Each book of the Bible has a unique genre and setting, but they all contribute to the same story, displaying a rather impressive unity even in the midst of the Bible’s complexity.*** In essence, and this is what I’ve been preaching now for the last 7 years in the pulpit, the story is this:
-God made man for Himself, to rule over His creation.
-Man ran away from God, in sin, following Satan’s temptation and his own reasoning. Now he has an innate rebellious nature in both thought and action.
-The Old Testament bears out this rebellion in detail through Israel’s history, while also establishing patterns for the coming redemption.
-Jesus is the God-man who came on a rescue mission to live a perfect life so as to be a perfect Lamb who, in his dying, reconciles men to the God from whom they’ve run. God is justly angry at sin, and yet merciful in offering His Son for the salvation of men. Through Jesus, men are brought into a just state with God as Jesus bore their sin and the punishment earned therein. In Jesus’ rising from death, He brings about a new creation where righteousness dwells (2 Pet. 3:13).
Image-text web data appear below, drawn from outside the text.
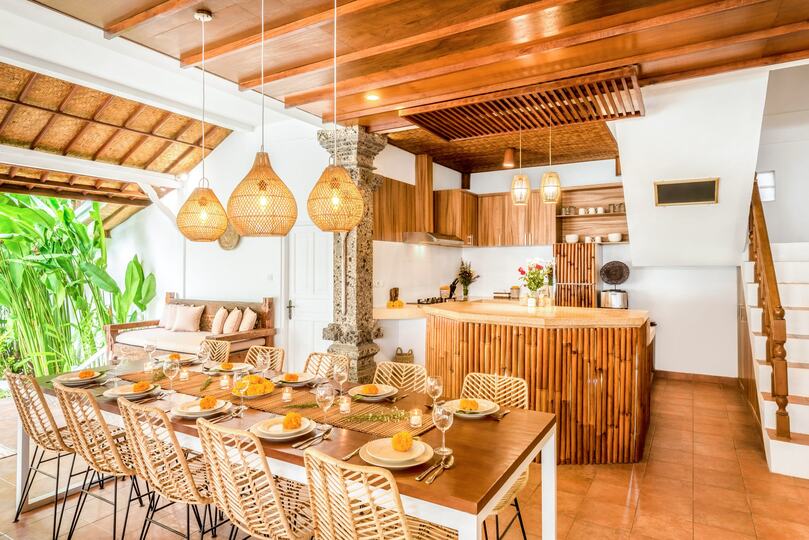 Seminyak Villa 2248: Seminyak'ta Lüks Tropikal Bir Dinlenme Yeri
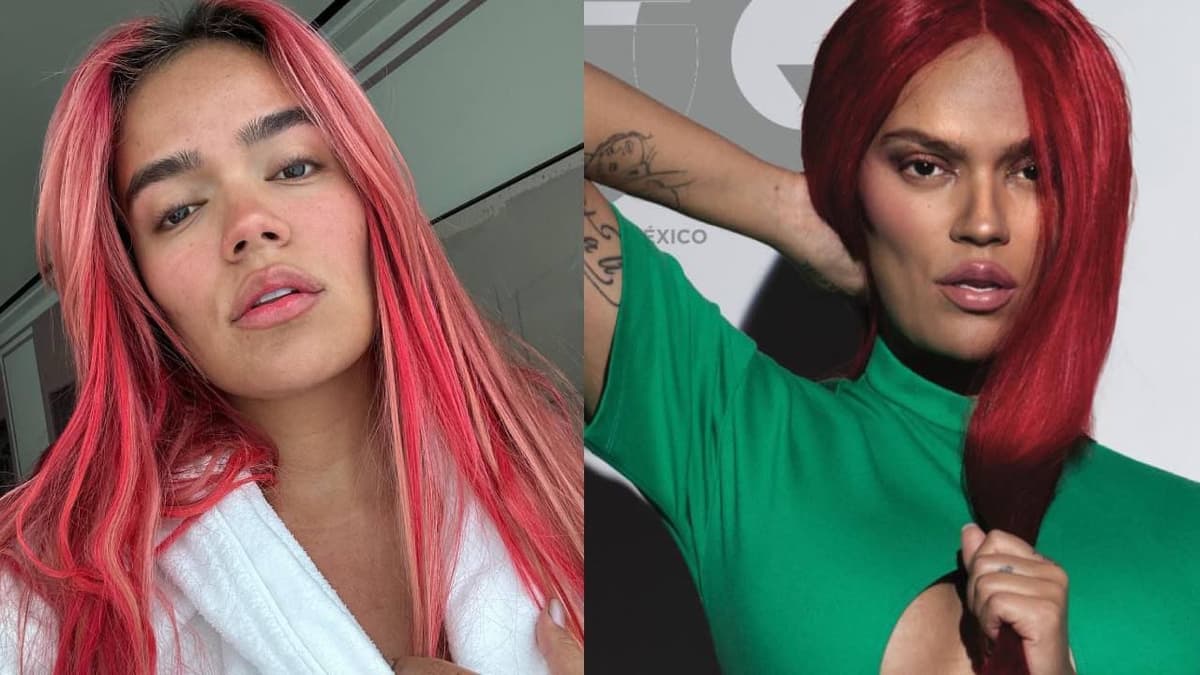 Karol G critica portada de revista: 'esa imagen no me representa'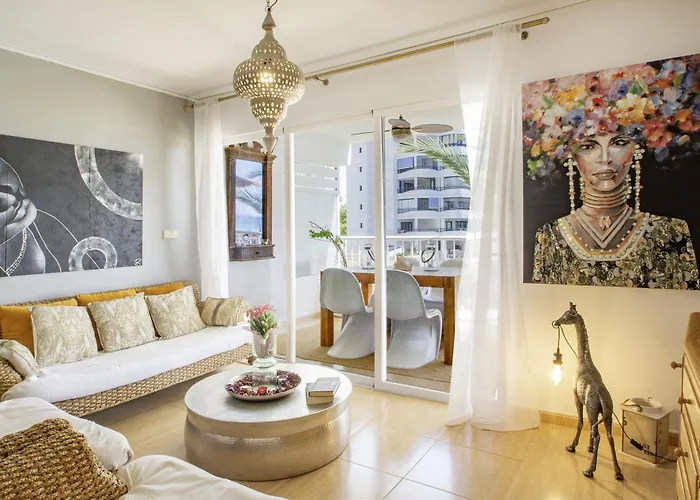 Playa Arenal Grupo Terra De Mar Apartment *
-People who listen to Jesus and follow Him have, in the Holy Spirit, His presence with them until He returns to earth a second time to fully establish His new heavens and new earth.
-Until that day, they walk together in love, spurring one another on in love and good works, sharing His love with their neighbors, in hopes that they’ll repent and embrace Jesus, who to know is eternal life (Matt. 5:17). They can't fix every problem in the world, but they try to shine Jesus' light into their world, to effect change for good.
Gripped
When this story grips you, your prior agendas are shaken off (though you may at times fall back into those old patterns of thinking) and replaced by a better story. America isn’t God's Zion. And conversely, while the poor and marginalized in society need to be loved and cared for, more than anything they need Jesus. Rich, poor, man, woman, black, white, etc. etc., all need the real Jesus, because Adam's fallen pride is an innate fatal flaw in each one of us.
When you see this as the story, you see Jesus as the answer to life’s problems, because now you can see clearly to discern what are the real problems. The problems are not just in “them” (whoever "they" are), but in me. And just like Jesus is renewing me, He can renew all others if they’ll listen and consider the claims of the Bible in it’s clarity (which may require my sharing it).
Therefore you don’t think old-school American fundamentalists are the only ones with a propensity to get the gospel wrong. You assume all people can get the Gospel wrong. And the only way to get it right is to put yourself before Jesus and ask Him to cut the lines straight and set your feet on the true path. Fighting the tendency to spend all your energy calling out the problems, you begin offering the solution, because you know the solution. And His name is Jesus, who lives today, has spoken loud and clear, and is in the business of leading people into light.
Platt was making a good point that confronts many old-school American Christians. My prayer is that not only they but also all those who don't fit into that category will consider the point, because all of us have a propensity to miss the Bible’s message and get the Gospel wrong. Let’s listen to Jesus and follow Him into the truth.
*Robert Bellah, “American Civil Religion,” 1967, quoted in Mark Driscoll, Call to Resurgence, 10.
**Bellah, ed. Habits of the Heart, 2008 edition, 142f.
***See Graeme Goldsworthy, Preaching the Whole Bible as Christian Scripture, 22.